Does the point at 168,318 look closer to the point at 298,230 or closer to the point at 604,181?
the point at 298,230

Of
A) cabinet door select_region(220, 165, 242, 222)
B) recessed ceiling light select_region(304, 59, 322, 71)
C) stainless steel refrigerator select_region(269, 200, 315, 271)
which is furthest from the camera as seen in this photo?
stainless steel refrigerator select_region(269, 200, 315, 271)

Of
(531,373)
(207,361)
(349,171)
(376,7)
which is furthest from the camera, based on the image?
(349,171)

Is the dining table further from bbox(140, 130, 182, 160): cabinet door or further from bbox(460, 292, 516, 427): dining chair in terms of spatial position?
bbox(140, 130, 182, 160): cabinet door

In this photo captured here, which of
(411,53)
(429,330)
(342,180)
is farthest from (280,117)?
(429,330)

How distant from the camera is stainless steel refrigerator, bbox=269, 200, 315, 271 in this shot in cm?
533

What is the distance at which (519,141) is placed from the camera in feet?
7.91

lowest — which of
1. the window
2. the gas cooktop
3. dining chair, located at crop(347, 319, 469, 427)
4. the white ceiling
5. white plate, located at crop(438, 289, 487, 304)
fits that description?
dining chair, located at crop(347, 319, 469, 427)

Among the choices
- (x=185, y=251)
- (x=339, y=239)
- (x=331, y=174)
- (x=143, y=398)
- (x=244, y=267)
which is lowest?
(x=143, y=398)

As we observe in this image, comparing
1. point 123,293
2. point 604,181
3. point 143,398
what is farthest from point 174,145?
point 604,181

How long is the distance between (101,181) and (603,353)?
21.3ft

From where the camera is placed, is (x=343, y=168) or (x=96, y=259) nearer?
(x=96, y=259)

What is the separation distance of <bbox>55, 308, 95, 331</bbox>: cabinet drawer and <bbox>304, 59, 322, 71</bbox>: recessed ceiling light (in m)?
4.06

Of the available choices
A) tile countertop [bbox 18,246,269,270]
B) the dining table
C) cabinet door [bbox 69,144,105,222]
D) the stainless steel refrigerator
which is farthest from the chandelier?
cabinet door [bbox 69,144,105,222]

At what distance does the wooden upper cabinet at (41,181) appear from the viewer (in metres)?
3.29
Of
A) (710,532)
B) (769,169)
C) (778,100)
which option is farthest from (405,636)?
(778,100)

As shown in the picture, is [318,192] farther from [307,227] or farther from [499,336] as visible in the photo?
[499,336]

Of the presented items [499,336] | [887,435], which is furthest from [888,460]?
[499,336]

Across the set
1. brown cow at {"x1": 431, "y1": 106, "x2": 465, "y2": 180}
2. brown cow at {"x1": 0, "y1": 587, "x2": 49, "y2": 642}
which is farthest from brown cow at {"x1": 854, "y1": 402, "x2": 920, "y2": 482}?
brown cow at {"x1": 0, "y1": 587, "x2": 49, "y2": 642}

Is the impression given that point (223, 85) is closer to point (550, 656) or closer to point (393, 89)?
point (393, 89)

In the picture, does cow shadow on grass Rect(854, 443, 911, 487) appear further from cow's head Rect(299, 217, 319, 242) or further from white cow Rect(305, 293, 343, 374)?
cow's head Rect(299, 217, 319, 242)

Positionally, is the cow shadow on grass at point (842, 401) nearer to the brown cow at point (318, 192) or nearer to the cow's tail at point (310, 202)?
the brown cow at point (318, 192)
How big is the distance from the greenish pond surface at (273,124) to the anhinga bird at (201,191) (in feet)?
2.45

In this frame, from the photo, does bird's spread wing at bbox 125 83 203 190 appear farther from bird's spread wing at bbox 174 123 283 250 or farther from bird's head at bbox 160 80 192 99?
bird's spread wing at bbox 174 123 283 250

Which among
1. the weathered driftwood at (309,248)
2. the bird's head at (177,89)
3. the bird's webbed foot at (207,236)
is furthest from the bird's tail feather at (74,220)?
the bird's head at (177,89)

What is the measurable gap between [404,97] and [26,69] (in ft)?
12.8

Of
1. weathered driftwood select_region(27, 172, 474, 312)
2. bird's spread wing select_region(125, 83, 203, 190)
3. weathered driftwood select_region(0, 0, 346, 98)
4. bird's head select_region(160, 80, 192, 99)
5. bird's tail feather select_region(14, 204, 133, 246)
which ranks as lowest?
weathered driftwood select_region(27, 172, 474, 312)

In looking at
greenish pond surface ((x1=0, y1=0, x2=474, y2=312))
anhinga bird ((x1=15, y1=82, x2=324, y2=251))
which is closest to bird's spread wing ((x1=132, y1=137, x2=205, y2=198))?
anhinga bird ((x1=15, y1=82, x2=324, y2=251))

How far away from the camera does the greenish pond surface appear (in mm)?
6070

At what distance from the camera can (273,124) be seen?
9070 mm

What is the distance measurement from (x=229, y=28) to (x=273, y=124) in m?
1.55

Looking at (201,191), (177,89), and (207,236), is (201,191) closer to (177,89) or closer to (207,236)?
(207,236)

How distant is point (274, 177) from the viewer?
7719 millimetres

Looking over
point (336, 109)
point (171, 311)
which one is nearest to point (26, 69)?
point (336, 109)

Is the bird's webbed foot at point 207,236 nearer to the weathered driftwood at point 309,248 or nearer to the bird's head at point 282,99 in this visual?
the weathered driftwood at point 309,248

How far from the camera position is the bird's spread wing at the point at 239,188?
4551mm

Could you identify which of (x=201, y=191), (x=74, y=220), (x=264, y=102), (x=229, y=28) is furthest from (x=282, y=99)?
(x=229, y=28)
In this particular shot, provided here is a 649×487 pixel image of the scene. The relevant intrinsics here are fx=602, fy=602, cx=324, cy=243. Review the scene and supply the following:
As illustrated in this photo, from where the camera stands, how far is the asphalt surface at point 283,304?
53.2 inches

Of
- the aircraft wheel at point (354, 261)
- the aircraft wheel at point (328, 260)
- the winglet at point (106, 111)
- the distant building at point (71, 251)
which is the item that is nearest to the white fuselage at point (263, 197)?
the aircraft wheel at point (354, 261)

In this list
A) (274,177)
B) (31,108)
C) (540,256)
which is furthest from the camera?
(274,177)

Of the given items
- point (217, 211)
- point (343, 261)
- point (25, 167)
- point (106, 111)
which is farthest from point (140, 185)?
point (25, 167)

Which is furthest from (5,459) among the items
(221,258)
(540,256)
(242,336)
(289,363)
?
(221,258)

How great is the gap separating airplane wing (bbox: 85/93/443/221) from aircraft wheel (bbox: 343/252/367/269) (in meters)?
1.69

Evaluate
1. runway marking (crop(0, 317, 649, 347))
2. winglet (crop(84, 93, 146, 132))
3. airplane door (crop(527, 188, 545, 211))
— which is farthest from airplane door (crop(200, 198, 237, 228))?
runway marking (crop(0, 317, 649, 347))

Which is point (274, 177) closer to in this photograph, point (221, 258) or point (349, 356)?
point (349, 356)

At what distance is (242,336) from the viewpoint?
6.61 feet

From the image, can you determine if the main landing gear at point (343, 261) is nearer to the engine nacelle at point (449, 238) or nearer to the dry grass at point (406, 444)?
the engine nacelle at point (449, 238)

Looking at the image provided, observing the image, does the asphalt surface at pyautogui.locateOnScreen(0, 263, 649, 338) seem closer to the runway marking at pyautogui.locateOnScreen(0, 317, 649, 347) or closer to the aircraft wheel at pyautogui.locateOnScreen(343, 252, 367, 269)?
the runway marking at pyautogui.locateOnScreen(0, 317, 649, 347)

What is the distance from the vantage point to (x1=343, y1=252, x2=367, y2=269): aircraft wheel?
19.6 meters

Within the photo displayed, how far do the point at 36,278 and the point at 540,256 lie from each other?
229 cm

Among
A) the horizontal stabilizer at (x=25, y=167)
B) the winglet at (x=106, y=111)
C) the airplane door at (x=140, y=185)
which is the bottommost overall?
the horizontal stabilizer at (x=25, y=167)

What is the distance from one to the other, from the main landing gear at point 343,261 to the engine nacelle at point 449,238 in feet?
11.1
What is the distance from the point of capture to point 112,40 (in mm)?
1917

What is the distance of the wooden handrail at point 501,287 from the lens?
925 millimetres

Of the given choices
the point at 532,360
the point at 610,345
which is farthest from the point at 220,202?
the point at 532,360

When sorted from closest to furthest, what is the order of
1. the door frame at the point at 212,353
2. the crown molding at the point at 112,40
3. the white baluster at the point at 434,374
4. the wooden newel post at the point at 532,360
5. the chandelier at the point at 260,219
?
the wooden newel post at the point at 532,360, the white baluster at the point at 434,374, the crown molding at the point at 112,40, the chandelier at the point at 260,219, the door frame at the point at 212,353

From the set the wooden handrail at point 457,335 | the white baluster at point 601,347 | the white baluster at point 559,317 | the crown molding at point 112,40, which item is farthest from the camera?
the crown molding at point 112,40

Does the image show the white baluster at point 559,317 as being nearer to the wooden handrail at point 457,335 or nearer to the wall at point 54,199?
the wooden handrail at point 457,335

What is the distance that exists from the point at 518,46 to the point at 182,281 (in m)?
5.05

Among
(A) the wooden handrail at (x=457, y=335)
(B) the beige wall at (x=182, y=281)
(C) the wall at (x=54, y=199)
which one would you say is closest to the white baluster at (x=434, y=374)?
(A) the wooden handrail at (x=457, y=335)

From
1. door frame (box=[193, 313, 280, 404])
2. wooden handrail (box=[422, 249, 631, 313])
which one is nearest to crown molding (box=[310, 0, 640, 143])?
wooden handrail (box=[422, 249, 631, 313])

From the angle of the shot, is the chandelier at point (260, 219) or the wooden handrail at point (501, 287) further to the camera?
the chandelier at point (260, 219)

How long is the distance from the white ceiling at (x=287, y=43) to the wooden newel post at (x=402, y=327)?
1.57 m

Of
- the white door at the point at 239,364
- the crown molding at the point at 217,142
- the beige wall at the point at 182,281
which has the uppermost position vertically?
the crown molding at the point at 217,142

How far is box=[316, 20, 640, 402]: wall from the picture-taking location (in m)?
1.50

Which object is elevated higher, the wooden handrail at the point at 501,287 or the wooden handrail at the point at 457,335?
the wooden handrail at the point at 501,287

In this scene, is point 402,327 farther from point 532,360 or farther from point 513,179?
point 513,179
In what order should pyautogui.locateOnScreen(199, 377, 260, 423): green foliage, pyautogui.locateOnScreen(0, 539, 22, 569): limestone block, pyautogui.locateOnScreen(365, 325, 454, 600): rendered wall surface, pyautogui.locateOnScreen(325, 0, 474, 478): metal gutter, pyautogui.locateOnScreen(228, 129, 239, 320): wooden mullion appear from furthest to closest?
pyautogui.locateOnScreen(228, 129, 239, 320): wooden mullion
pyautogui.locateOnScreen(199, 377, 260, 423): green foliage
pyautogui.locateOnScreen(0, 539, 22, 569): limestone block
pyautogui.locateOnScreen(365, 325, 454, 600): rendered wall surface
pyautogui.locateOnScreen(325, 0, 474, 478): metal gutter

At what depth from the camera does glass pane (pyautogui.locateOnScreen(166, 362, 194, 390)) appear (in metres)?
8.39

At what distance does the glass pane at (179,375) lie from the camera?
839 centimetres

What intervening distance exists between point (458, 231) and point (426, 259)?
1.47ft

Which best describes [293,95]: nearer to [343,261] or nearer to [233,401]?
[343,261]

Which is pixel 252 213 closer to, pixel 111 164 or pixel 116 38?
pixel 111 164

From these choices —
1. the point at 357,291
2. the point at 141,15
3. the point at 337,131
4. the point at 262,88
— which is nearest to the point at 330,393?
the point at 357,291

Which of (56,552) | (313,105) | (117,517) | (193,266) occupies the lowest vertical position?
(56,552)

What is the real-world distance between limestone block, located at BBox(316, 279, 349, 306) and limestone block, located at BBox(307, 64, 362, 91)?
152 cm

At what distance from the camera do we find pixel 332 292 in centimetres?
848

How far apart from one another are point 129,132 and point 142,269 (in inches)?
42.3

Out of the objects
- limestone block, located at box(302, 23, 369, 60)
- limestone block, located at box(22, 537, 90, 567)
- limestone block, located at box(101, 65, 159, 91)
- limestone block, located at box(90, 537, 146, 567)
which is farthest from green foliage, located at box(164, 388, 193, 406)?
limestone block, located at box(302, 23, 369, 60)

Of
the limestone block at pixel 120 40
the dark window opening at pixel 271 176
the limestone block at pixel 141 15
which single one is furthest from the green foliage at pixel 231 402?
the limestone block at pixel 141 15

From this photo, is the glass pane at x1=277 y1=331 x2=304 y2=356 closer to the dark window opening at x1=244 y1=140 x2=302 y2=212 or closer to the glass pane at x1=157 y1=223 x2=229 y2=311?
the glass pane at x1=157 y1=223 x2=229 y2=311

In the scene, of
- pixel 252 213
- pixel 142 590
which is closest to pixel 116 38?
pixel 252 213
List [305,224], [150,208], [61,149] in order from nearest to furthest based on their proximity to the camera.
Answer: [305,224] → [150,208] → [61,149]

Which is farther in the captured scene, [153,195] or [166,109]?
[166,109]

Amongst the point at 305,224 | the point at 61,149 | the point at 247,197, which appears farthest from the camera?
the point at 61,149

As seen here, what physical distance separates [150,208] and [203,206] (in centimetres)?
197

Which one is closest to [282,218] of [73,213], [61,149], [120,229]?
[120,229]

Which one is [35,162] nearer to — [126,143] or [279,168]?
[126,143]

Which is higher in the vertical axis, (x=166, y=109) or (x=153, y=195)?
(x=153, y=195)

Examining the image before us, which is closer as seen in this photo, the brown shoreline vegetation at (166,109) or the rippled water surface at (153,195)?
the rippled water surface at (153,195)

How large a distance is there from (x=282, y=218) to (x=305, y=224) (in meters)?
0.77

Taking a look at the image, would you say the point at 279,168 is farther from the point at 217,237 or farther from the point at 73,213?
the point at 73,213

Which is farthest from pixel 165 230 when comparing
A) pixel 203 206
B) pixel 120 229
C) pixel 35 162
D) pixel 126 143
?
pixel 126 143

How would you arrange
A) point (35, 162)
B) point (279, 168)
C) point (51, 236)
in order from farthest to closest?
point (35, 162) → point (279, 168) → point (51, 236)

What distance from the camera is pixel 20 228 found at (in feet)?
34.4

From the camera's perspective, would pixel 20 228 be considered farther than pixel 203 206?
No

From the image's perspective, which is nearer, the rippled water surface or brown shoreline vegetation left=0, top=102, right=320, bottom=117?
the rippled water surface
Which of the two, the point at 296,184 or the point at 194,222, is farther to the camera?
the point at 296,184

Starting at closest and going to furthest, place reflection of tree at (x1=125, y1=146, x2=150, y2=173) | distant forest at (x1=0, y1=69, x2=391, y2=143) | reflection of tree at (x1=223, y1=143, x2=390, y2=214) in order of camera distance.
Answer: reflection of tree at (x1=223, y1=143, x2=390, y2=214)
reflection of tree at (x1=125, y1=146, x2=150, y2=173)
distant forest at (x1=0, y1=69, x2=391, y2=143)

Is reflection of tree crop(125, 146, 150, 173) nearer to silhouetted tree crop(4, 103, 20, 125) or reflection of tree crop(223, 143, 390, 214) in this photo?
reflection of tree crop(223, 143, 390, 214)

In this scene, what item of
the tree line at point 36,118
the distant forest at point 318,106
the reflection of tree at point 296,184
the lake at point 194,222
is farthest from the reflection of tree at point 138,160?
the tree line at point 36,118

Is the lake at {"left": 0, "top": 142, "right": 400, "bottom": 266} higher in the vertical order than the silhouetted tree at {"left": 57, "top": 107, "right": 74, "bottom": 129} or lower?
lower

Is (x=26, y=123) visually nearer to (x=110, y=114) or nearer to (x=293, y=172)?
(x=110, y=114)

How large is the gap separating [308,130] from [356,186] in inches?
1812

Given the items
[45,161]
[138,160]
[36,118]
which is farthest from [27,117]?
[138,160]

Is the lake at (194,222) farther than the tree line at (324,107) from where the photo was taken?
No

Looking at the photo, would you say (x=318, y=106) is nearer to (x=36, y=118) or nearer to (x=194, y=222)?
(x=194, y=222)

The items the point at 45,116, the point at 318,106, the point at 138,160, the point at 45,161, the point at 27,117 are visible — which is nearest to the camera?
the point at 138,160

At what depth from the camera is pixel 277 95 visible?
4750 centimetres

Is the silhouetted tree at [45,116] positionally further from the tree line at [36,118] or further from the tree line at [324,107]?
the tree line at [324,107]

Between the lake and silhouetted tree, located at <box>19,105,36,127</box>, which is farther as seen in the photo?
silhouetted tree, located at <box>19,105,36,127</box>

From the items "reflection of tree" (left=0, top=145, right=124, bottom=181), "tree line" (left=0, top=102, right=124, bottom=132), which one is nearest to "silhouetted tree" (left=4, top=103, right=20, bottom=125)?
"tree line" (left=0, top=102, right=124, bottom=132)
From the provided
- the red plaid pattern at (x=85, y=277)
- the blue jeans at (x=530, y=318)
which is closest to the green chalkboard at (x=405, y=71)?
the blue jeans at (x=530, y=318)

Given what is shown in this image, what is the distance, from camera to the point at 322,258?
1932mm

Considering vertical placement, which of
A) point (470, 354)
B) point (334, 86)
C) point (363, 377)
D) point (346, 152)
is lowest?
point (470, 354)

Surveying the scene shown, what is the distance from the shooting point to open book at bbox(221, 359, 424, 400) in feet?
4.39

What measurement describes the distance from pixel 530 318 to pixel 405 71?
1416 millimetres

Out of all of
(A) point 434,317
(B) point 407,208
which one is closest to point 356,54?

++++

Please quote nothing but the lines from the line with "From the provided" through the end of the data above, exactly as written, ends included.

From the provided
- the red plaid pattern at (x=85, y=277)
- the blue jeans at (x=530, y=318)
which is closest to the green chalkboard at (x=405, y=71)?
the blue jeans at (x=530, y=318)

Given what is shown in this image, what is the distance, from camera to the point at 322,258?
1932mm

Considering vertical placement, which of
A) point (470, 354)
B) point (334, 86)
C) point (363, 377)
D) point (346, 152)
is lowest?
point (470, 354)

Surveying the scene shown, what is the distance from the shooting point to open book at bbox(221, 359, 424, 400) in feet?
4.39

What measurement describes the distance from pixel 530 318 to pixel 405 71?
1416 millimetres

Out of all of
(A) point 434,317
(B) point 407,208
which one is closest to point 356,54?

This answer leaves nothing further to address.